Не сводя глаз с рыхлого, почти необъятного, похожего на трясину, живота старика, Хамыц мысленно выругался и отвернулся, чтобы скрыть раздражение. Взгляд его упал на лошадей, которым расторопные подростки уже успели поднести из сарая по охапке сена, сложив еду прямо у коновязи. Хозяину пришлось отметить новую странность: кобыльи морды выражали полнейшее равнодушие, хотя корм был отменный, душистый — отличное лакомство после изнуряющего пути. Однако лошади жевали его на удивление размеренно и лениво, все равно что терпеливо выполняя свой долг — так же, к примеру, как сносили бы смену подков или стальной вкус постылых удил.

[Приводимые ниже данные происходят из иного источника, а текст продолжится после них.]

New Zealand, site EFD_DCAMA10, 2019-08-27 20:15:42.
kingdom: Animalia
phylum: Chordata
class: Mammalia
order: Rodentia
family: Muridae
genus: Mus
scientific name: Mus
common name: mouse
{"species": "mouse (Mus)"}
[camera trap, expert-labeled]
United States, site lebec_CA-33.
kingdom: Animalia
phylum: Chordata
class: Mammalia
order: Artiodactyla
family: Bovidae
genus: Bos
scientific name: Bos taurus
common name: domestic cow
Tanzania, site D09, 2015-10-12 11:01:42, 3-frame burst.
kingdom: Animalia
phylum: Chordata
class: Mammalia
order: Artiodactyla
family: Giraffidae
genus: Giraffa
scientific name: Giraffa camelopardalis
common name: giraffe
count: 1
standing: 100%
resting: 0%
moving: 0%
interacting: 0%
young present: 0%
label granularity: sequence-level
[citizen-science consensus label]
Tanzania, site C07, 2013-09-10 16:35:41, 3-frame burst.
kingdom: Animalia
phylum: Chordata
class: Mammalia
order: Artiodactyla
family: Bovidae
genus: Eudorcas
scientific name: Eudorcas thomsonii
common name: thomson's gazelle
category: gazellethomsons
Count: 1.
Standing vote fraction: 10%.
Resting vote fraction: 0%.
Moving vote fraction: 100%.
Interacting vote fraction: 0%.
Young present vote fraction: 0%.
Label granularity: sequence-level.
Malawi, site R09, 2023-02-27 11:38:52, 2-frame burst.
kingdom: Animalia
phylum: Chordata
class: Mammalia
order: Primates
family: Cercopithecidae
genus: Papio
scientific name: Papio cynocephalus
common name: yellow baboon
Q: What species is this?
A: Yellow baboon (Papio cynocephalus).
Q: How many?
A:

— Отец мой, — пояснил вдруг вынырнувший из темноты Туган, и Хамыц тоскливо подумал, что не услышал его шагов. — Лет ему больше, чем слов в языке, к тому ж половину из них он давно разменял на вечность. Но по-прежнему властный, как гром. Чуть обживется у вас, еще его услышите!.. Говорит, здесь ему нравится. Да и как отрицать: дом твой пригож и к гостям благодушен. Спасибо, хозяин.